Our data demonstrated that the patients with lower-grade tumors, lower TNM staging, and tumors without vascular and peri-neural invasion had a longer DFS. Additionally, the subgroup of patients with LARC who received neoadjuvant treatment were shown to have worse DFS outcomes. This appears to reflect an intrinsically poorer prognosis for the patient subpopulation selected for neoadjuvant therapy.
The main limitation of our study is that because it is a retrospective study, there is incomplete data available on treatment regimens and the cause of death. Therefore, we were unable to determine whether the cause of death was rectal cancer-specific. Furthermore, there was incomplete data regarding the specified type of neoadjuvant and adjuvant treatment received by patients.

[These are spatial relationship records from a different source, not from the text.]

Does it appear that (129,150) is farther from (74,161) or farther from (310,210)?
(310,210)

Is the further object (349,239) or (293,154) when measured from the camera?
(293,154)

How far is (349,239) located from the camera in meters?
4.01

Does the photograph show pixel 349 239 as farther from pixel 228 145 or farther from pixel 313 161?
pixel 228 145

In regard to incomplete data, we are cognizant of the multiple efforts [
54] to develop imputation algorithms for guiding missing value imputation, which include k-nearest neighbors imputation (KNN), random forest (RF), singular value decomposition-based imputation (SVD), and Bayesian principal component analysis (BPCA). We did not utilize these techniques but acknowledge that even with a very strict correction technique as suggested by Bonferroni [
55], this may lead to the preservation of little statistical power and consequently may result in no significant findings.

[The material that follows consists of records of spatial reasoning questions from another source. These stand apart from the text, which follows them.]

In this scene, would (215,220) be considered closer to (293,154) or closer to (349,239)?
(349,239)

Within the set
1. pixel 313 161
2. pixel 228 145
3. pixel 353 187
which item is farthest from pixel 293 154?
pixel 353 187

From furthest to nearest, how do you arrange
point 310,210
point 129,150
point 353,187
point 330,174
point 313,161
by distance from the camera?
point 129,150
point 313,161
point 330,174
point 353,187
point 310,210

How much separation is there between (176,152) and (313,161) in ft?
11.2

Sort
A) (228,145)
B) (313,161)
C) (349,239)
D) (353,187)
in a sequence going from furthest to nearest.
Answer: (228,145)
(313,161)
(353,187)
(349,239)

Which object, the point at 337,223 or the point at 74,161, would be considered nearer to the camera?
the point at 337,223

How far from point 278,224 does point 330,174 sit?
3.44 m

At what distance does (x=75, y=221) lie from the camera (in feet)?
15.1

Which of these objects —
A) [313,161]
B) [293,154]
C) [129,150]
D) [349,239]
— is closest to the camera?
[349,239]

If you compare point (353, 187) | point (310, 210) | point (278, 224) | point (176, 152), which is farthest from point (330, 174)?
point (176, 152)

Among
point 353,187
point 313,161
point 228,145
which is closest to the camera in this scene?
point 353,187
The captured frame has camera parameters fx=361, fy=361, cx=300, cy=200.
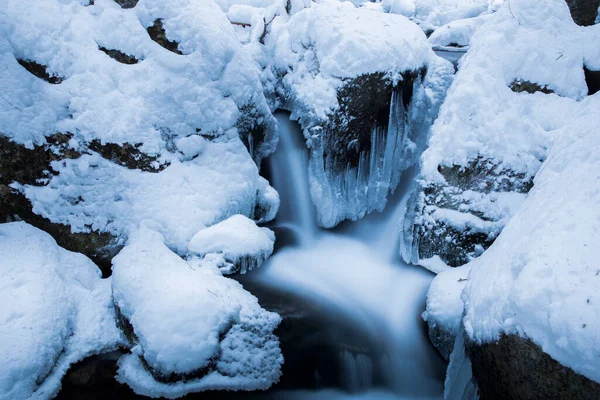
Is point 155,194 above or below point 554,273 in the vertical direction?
below

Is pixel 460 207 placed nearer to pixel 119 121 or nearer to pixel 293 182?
pixel 293 182

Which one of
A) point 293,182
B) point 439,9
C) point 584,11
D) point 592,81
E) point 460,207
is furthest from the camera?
point 439,9

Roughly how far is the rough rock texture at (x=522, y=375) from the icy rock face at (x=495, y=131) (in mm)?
2465

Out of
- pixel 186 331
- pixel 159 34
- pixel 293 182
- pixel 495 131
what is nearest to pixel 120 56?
pixel 159 34

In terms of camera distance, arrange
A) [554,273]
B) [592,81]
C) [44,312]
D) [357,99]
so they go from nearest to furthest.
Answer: [554,273]
[44,312]
[592,81]
[357,99]

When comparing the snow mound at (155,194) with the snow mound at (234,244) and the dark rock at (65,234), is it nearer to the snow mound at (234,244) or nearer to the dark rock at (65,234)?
the dark rock at (65,234)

The neoadjuvant subcohort was small, consisting of only 54 patients. This small cohort size makes it difficult to assign significance to p21 expression as a biomarker for resistance to neoadjuvant therapy in the rectal cancer group. Analysis from ongoing, larger-scale trials will be needed to definitively answer the pertinent questions raised in this report.
Lastly, there is no widely recognized cut-off threshold for p21 expression; hence, this may have contributed to inconsistencies in results across previous studies.

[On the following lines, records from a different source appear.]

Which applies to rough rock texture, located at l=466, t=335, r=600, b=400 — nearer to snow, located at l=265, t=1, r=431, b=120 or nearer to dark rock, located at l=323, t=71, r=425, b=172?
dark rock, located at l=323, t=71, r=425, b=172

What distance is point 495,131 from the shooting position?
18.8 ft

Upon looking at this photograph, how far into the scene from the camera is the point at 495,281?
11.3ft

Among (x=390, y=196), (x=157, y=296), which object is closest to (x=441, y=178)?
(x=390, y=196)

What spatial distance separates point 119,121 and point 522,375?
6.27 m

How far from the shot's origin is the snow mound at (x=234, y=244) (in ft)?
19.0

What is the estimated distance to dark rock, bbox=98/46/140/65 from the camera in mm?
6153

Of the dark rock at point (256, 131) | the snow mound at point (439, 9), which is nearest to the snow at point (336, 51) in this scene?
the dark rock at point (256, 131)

In conclusion, our study showed that the p21 expression was lower in the rectal tumor samples compared to the normal mucosal tissues. Furthermore, the expression of p21 within the tumor itself was heterogenous, with more TC cells displaying negative p21 expression than TP cells. Interestingly, negative p21 expression in the TC cells significantly correlated with positive nodal status and recurrence. This is in line with the known anti-proliferative role of p21. However, upon multivariable analysis, our most pertinent finding was that the negative p21 expression in the TP cells was associated with better overall survival and disease-free survival outcomes, independent of confounding factors. This was consistent with our hypothesis and suggests that p21 expression may confer more aggressive rectal cancer behavior.
Larger prospective studies are needed to investigate the utility of p21 as a biomarker to identify rectal cancer patients who will benefit from neoadjuvant and adjuvant therapy. A greater understanding of the biological role of p21 in rectal cancer may pave the way for other novel targeted therapies such as immunotherapy and chemodynamic therapy [
56]. In light of emerging evidence, p21 remains a promising candidate as a biomarker of clinical outcome in rectal cancer; and may assist in identifying patients who will require more aggressive treatment.